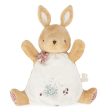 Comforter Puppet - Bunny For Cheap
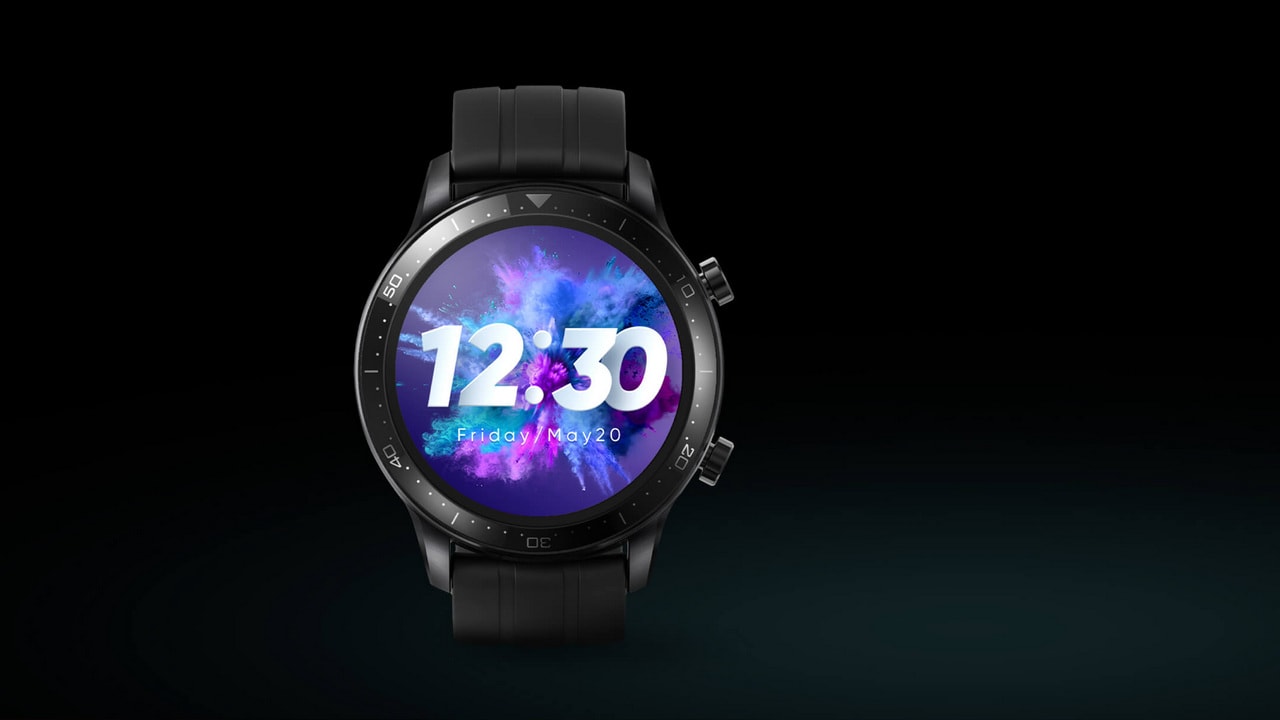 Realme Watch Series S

---

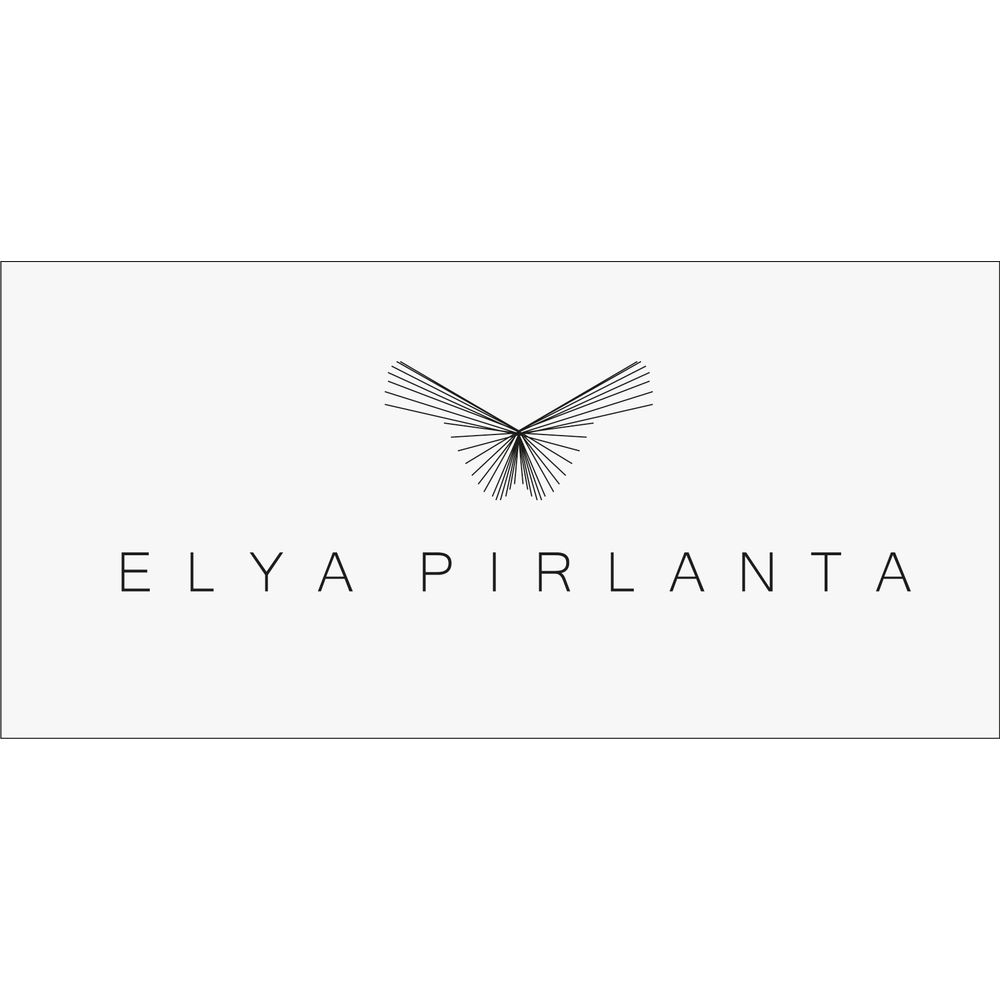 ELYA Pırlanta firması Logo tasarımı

---

Task details:
In the listing above, find the line with "Comforter Puppet - Bunny For Cheap" and output it and every line after it up to and including the line with "Realme Watch Series S", exactly, minus the pictures.

The answer:
 Comforter Puppet - Bunny For Cheap
 Realme Watch Series S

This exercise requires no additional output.